[Work instruction 1] Repeat the part of the Alexey Klokov passage starting at "The most expensive" and ending at "can be controlled.".
[Work instruction 2] In the passage on Alexey Klokov, what is the combined weight of the gold in his most expensive work?
[Work instruction 3] Pick up the passage about the painter Alexey Klokov after its final sentence and keep writing.

[Passage shown]
++++

He has been a member of the Creative Union of Artists of Russia since 2009.

Work
Alexey Klokov started his exhibition activity in 1998 and is widely exhibited in Russia, Japan, Austria, Great Britain, Canada and the USA. He creates his paintings without preliminary sketches and the use of a palette-knife, premium art materials, which include Belgian linen, high-quality oils and enamels, high karat gold, gold leafing, antique objects and coins.
 
Among the characteristic features of the artist, is an open color, a textured stroke and volume. The art critic Stanislav Aydinyan calls him "expressive, intense and a prolific colorist". The works of Alexey Klokov, according to the art critic Alexander Evangely, are associated with the illustration of Jungian ideas; a "balance between abstraction and figurativeness". According to the opinion of the art critic Mikhail Andreev, his style is "dialectic in color".
 
The most expensive work of Alexey Klokov is the installation of an antique Madeira wine bottle of the early 20th century which incorporates a gold 585 fineness sheet on a background of 19th century French wine barrels. The cumulative weight of the gold amounts to 1546 grams.
 
Another dimension of the artist is a technique, which he titles "randomness". Klokov believes that at times paints may be dissimilar in their structure and that while involuntarily mixing, they may react and "boil". Knowing this interaction and "the laws of confrontation" of basic solvents, this process can be controlled.
 
At the Seyhoun Art Gallery exhibition, held in Los Angeles in February 2016, his oils of various genres  were presented which included "Harmony of Two", "Spring Solo" and "Autobiography" and other paintings. Following this exhibition, a year later in the spring of 2017 in New York Klokov introduced a new collection of his abstract works entitled "Suggestive Abstract" and "Abstract Moderne".

His paintings are included in the collections of notables, Silvio Berlusconi, Hillary Clinton, the family of Emir of Qatar, Tony Blair, Condoleezza Rice, Madeleine Albright, Boris Johnson, Quentin Tarantino, Emir Kusturica, Patrick Swayze, Paco Rabanne, and Marwan Chatila.

++++

(Image and text web data)
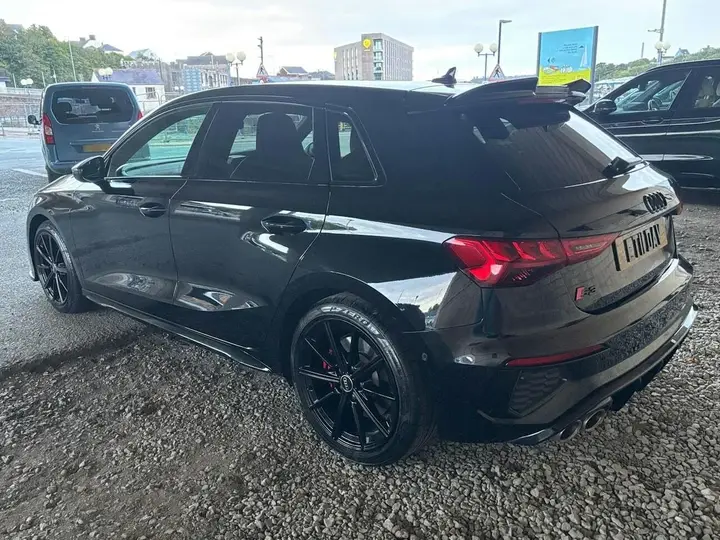 Audi S3 2023 photo 3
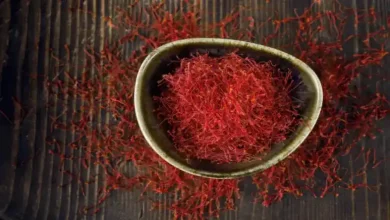 دستگاه فراوری زعفران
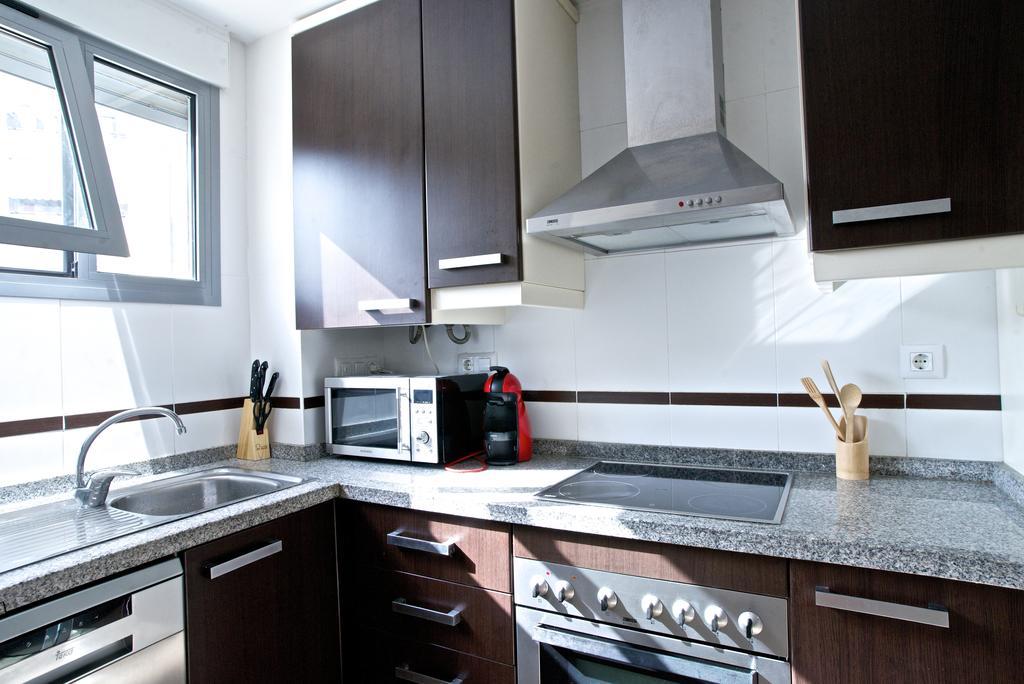 Plaza Mayor 2 Bedroom Apartment กัลเป ห้อง รูปภาพ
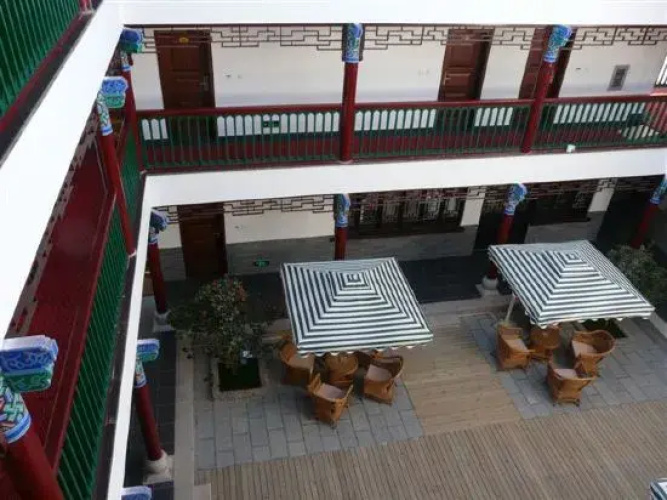 Juxian Hostel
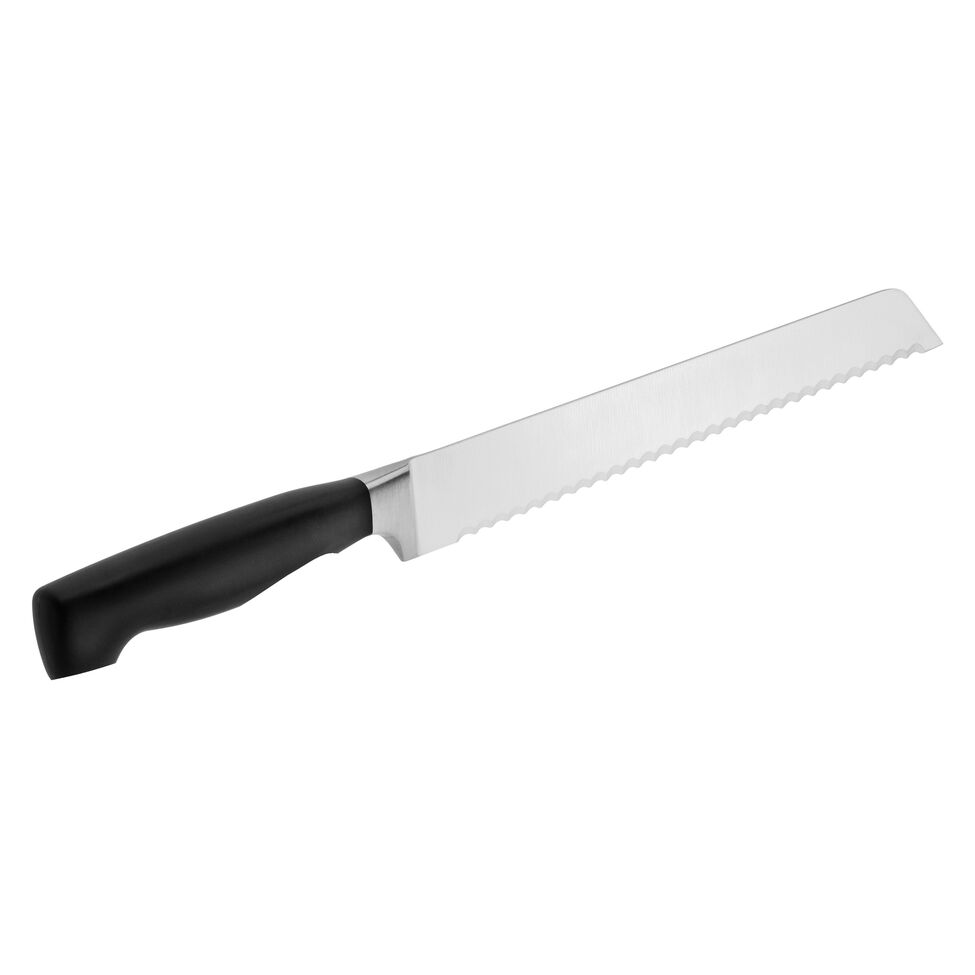 Brotmesser 20 cm, Wellenschliff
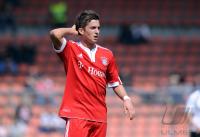 Fussball 3. Bundesliga: Christoph Knasmueller (FC Bayern II)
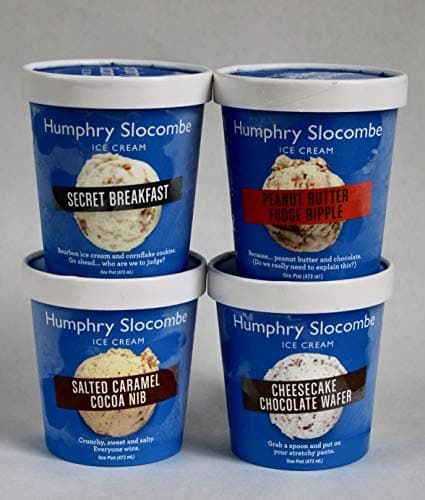 Humphry Slocombe Ice Cream, Diet Starts Tomorrow (4 pack)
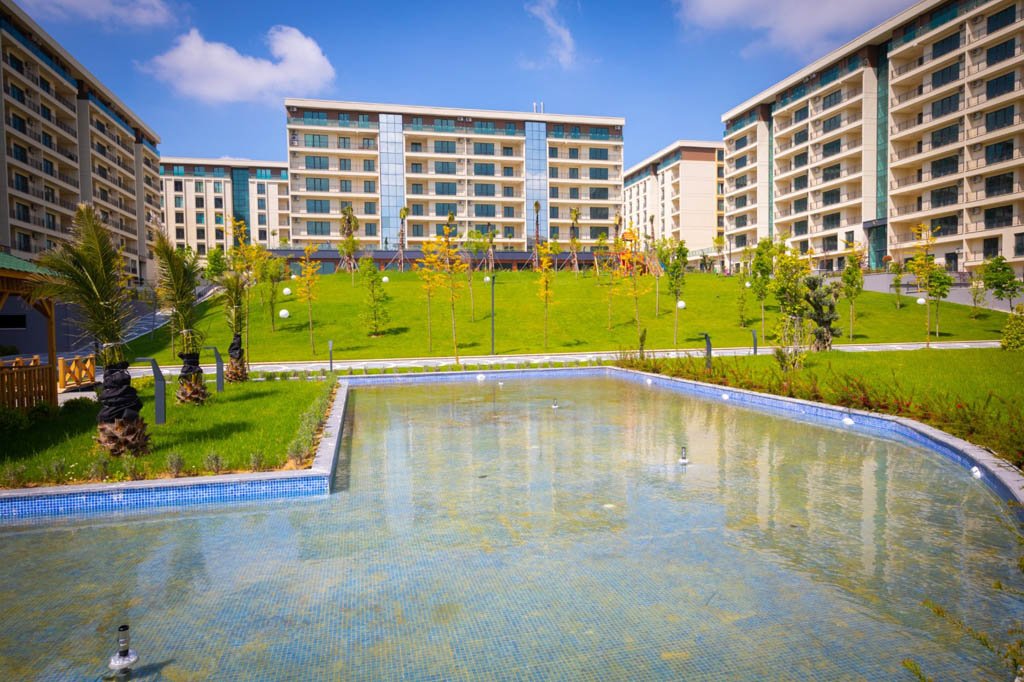 Luxurious Apartments for Sale in Istanbul - Prime Location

++++

[Answer space 1]
The most expensive work of Alexey Klokov is the installation of an antique Madeira wine bottle of the early 20th century which incorporates a gold 585 fineness sheet on a background of 19th century French wine barrels. The cumulative weight of the gold amounts to 1546 grams.
 
Another dimension of the artist is a technique, which he titles "randomness". Klokov believes that at times paints may be dissimilar in their structure and that while involuntarily mixing, they may react and "boil". Knowing this interaction and "the laws of confrontation" of basic solvents, this process can be controlled.

[Answer space 2] 1546 grams.

[Answer space 3]
Personal exhibitions
Alexey Klokov started his exhibition activity in 1998. By 2017, the number of exhibitions totaled 35, among them
 1998 - Central House of Artists, Moscow, Russia
 1999-2001 - Permanent exhibition at the President Hotel, Moscow
 2001 - Diplomatic Academy of the Ministry of Foreign Affairs of Russia, Moscow
 2001 - Central House of Artists, Moscow
 2002 - Embassy of Russia, Tokyo, Japan
 2003 - Art Tower Mito, Mito, Japan
 2004 - Russian Cultural Foundation, Moscow
 2004 - Council of Federation of the Federal Assembly of the Russian Federation, Moscow
 2005 – Housing Complex "Filippovskiy", with the support of the development company "Don Stroi", Moscow
 2005 - Housing Complex "Novopeskovskiy", with the support of the development company "Don Stroi", Moscow
 2006 - State Duma of the Russian Federation, Moscow
 2006 – Housing Complex "Vorobyovy Gory", with the support of the development company "Don Stroi", Moscow
 2007 - Russian Center for Science and Culture, Vienna, Austria
 2008 - "Kulturkreis Wien" Gallery with the support of the Russian Embassy, Vienna
 2009 - Embassy of Russia, London, Great Britain
 2010 - Jewelry house «Chatila», London
 2010 - «BSI group» for VIP-clients, London
 2010 - Art-Manege (group)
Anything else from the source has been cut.